-------- Passage provided

Now call the function to execute the loop.

In [0]:
nn_training_loop()

  Note again that the loss does not seem to go down.  We need to make some improvements to this Neural Network in order for it to learn how to solve the MNIST data problem!

## Improvements to training
We are going to try these things to improve the training of this neural network:

1.   Use **Stochastic Gradient Descent**:  train in batches.
2.   Use **a better loss** function (the "cross entropy loss").
3.   Add some **"hidden layers"**.



First let's create a new method to create batches of data.


In [0]:
def batch_training_data(batch_size=100):
  (x_train, y_train), (x_test, y_test) = tf.keras.datasets.mnist.load_data()

  # reshape the images to be 2-D tensors of 1 x 784 pixels
  x_train = x_train.reshape([-1, 784])
  x_train = tf.convert_to_tensor(x_train, dtype=tf.float32) / 255.
  x_test = x_test.reshape([-1, 784])
  x_test = tf.convert_to_tensor(x_test, dtype=tf.float32) / 255.

  # convert the labels to floats
  y_train = tf.convert_to_tensor(y_train, dtype=tf.float32)
  y_test = tf.convert_to_tensor(y_test, dtype=tf.float32)

  # create a TensorFlow dataset for train and test sets
  train_dataset = tf.data.Dataset.from_tensor_slices((x_train, y_train))
  test_dataset = tf.data.Dataset.from_tensor_slices((x_test, y_test))

  # shuffle (randomly select) the dataset, and set the batch size
  train_dataset = train_dataset.shuffle(10000).batch(batch_size)

  return train_dataset, test_dataset

In [24]:
batch_training_data()

(<BatchDataset shapes: ((None, 784), (None,)), types: (tf.float32, tf.float32)>,
 <TensorSliceDataset shapes: ((784,), ()), types: (tf.float32, tf.float32)>)

----------------
-------- Data

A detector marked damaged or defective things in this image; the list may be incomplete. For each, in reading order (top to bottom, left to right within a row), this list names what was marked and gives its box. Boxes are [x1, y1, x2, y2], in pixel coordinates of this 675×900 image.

----------------

Given exercise → Extend the tutorial on improving the MNIST neural network, picking up immediately after its final output.

Exercise output →
To calculate our final results we use this code.

In [0]:
def test_results(test_data):

  test_metric = tf.keras.metrics.SparseCategoricalAccuracy()
  test_data = test_data.batch(1000)
  for test_images, test_labels in test_data:
    predictions = neural_network(test_images)
    test_metric.update_state(test_labels, predictions)

  print("Accuracy = ", test_metric.result().numpy() * 100)

In [0]:
import matplotlib.pyplot as plt

def nn_training_loop_with_batches(num_epochs = 1, 
                                  learning_rate = 0.001, 
                                  eval_steps = 500, 
                                  batch_size = 100,
                                  plot = False):

  train_data, test_data = batch_training_data(batch_size)

  counter = 0
  total_loss = 0.0
  avg_losses = []

  # the outer training loop:  repeat for num_epochs
  for e in range(num_epochs):

      # the inner training loop: train on one image and label from the data set
      for X, Y_l in train_data:

          # use this to count how many training loops we've executed
          counter += 1

          # we wrap this 'with' statement around the next two lines, to tell 
          # TensorFlow to auto-compute the gradients
          with tf.GradientTape() as tape:
              # get the output of the neural net
              Y = neural_network(X)

              print("X.shape", X.shape)

              print("Y.shape", Y.shape)

              print("Y_l.shape", Y_l.shape)

              # compute the loss function 
              current_loss = loss(Y, Y_l)

          break

      break

          # compute the gradients of the weights and biases with respect to the
          # loss function
          #dW, db = tape.gradient(current_loss, [W, b])

          # update the weights and biases. Remember we need to reverse the sign; 
          # ie. we want the add the negative of the gradient (times the 
          # learning rate) to the weights and biases.
          #W.assign(W - learning_rate * dW)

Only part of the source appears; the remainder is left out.